Seat Belt Laws: Still Hazy After All These Years


Congressional Quarterly
May 4, 2009 – Page 1008
Seat Belt Laws: Still Hazy After All These Years
By Colby Itkowitz, CQ Staff
More than a half-century after the Ford Motor Co. introduced seat belts to American motorists, the campaign to get drivers and passengers to buckle up is still going on.
The federal government has for 41 years required that seat belts be installed in passenger autos, but state laws still vary widely. One state, New Hampshire, has no requirement that adults wear their belts; 15 states require them only for those in the front seat.
A big worry for safety advocates is that in 23 states — among them Florida, Pennsylvania and Virginia — police may not ticket motorists just for not wearing a belts. In those states, it’s a secondary violation that can be added to, say, a ticket for speeding or for running a red light.
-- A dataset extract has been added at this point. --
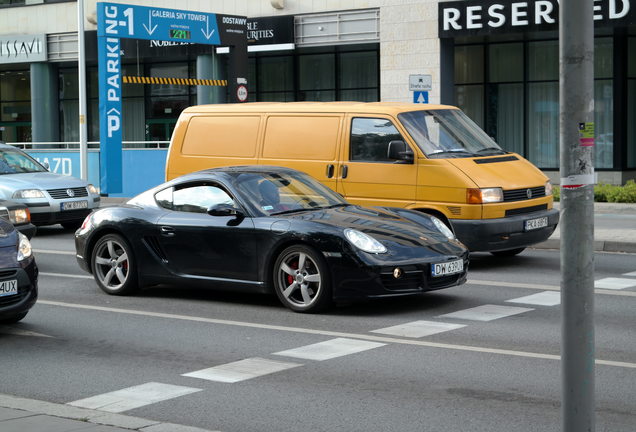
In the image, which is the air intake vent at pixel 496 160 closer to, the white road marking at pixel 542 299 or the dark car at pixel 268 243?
the dark car at pixel 268 243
Four years ago, as part of the current highway law, Congress created grants for states that either have a primary enforcement law or that can prove an 85 percent or better rate of seat belt use with a secondary enforcement law. (Virginia Republican Sen. John W. Warner and New York Democrat Hillary Rodham Clinton sponsored a bill in 2003 to withhold 2 percent of highway funds from states that did not institute primary enforcement laws, but it was never acted on.)
The incentives generally haven’t worked. Legislation for primary enforcement has been introduced in 13 states, but none has passed it. Ohio, for instance, lost out on $26.7 million in extra funding — admittedly not a staggering amount given the cost of building roads — because its legislature did not pass a bill. Florida, with $35.5 million at stake, is among a handful of states still eligible for the grants if it can act before a June 30 deadline.
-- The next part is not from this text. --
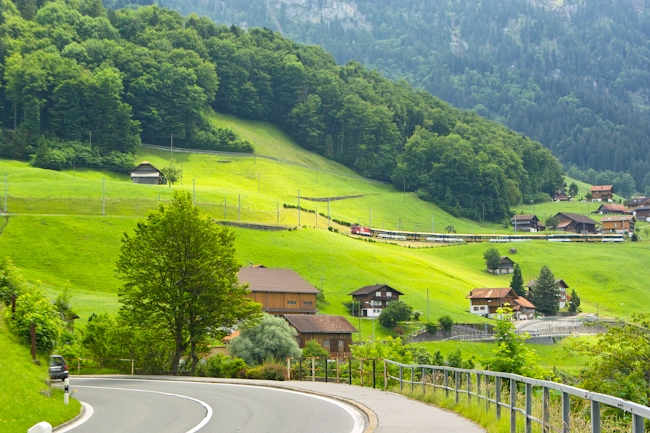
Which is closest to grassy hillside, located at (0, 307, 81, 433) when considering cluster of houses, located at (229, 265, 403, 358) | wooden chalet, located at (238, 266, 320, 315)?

The result is that an alliance of consumer, health and safety organizations and insurance companies is pushing the government to force states to enact stricter seat belt laws. “Whenever Congress has passed a sanction compelling states to act, every state has passed a law,” says Jackie Gillan of Advocates for Highway and Transportation Safety. “No state has ever lost a single dollar of highway money, and thousands of lives have been saved.”
In 2000, for instance, Congress ordered states to set a new blood-alcohol limit for drivers or lose a portion of their highway funding; by 2005, every state had complied, Gillan says.
In this case, though, the financial incentives weren’t enough to motivate state legislatures, says Barbara Harsha, executive director of the Governors Highway Safety Association. The association is usually against sanctions and would prefer larger incentive grants, but Harsha has mixed feelings because she is a strong supporter of primary enforcement laws. “We know primary seat belt laws are effective, and we support enactment in all states,” she says. “We’re generally not supportive of sanctions and we’re not going to support primary seat belt sanctions. We may just take no position.”
Congress probably will revisit the question of sanctions this month, when it’s likely to start work on a new highway bill, and safety advocates say they have statistics on their side. “There is not a single thing that is more effective in reducing fatalities than to wear a safety belt,” says Rae Tyson, a spokesman for the National Highway Traffic Safety Administration. “It’s become a cliche, but it’s more effective than all other government safety mandates combined.”